** Source text **
◆ ◆ ◆ ◆ ◆ ◆ ◆

# new budgie!!



## heyaa.. (Oct 27, 2021)

hello so idk how this website or whatever works i dont even know if im using it right but whatever.

so i got my budgie a few days ago and ge seems to be very scared. Im trying my best to leave him alone to settle in his cage but i did need to fix the set up a bit so yeah. when i first got him he sorta just sat in the corner on a perch doing nothing and making no noise at all so i had my friend come over the next day ti hangout and we played budgie noises on yt for him cause she had a budgie and said it works to help them talk or whatever so ive been doing that while im at school and talking to him. he usually only moves more and actually talks when the budgie noises are playing and he tends to just go back and forth on two perches mostly. so im wondering hoe i can make him more comfortable and get hsed to everything so he starts talking and moving more so i can try to start taming him.


----------



## srirachaseahawk (Sep 5, 2021)

Ok, so a lot to unpack here 


Don't play budgie noises for him/her. This will only confuse and depress him/her since s/he will hear other birds that s/he cannot ever find. It will only make the transition to the new home harder for him/her.
S/he will need a couple of weeks to settle in. During this time, do not really try to interact with him/her. Put the cage in a common area so that the little one can get used to the sights/sounds of the house.
After a few days, it's probably alright to sit near the cage and speak to him/her for a few minutes several times a day. You want him/her to get used to your voice.

After the couple of weeks, start by just placing your hand on the cage. The outside of the cage. For a few minutes, several times a day. You want him/her to get used to hands as a thing that don't mean pain.
Do this until the s/he does not visibly panic.

Then you can start putting your hand "in" the cage, but *do not touch *him/her. Just lay your hand there and talk to him/her nicely for several minutes, several times a day.
Eventually, s/he won't panic at the sight of hands and may even hop onto your arm (this is very good if it happens).

◆ ◆ ◆ ◆ ◆ ◆ ◆

** Written exercise 1 **
In the budgie thread, swap "common area" for "shared room" and give everything from "Don't play budgie" down to "of the house.".
** Written exercise 2 **
According to the reply in the budgie thread, how long will the new bird need to settle in?
** Written exercise 3 **
Write what comes next in the budgie thread, picking up after its final sentence.
The listing that comes next has no connection to the budgie thread.

** Data segment **
◆ ◆ ◆ ◆ ◆ ◆ ◆

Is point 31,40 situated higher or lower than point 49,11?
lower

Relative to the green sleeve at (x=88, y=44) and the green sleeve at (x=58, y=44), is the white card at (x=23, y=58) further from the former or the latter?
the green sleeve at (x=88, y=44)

◆ ◆ ◆ ◆ ◆ ◆ ◆

** Final result 1 **
Don't play budgie noises for him/her. This will only confuse and depress him/her since s/he will hear other birds that s/he cannot ever find. It will only make the transition to the new home harder for him/her.
S/he will need a couple of weeks to settle in. During this time, do not really try to interact with him/her. Put the cage in a shared room so that the little one can get used to the sights/sounds of the house.

** Final result 2 **
A couple of weeks.

** Final result 3 **
Never, ever, "grab" a budgie. You will only freak him/her out and set your bonding back by huge amounts.

Then you can work form there to see if s/he will step up onto your finger (but on his/her terms). Never, ever, force a bird to do something that it isn't ready to do or doesn't want to do, you will only damage your relationship.
Spray millet usually helps with this, there are dozens of good reference videos on Youtube that you can take a look at for the gentle ways to do this.

Make sure that in the evening the cage is in a quiet and reasonably dark space. Don't wake him/her up when s/he is sleeping, parrots of all stripes hate this. They require a lot of sleep.

What's the budgie's name?
Can you post a picture?
How big is the cage that s/he is in?
Did you get him/her from a breeder or a pet store?
What are you feeding him/her?
Is s/he your only budgie?


----------



## heyaa.. (Oct 27, 2021)

srirachaseahawk said:


> Ok, so a lot to unpack here
> 
> 
> Don't play budgie noises for him/her. This will only confuse and depress him/her since s/he will hear other birds that s/he cannot ever find. It will only make the transition to the new home harder for him/her.
> ...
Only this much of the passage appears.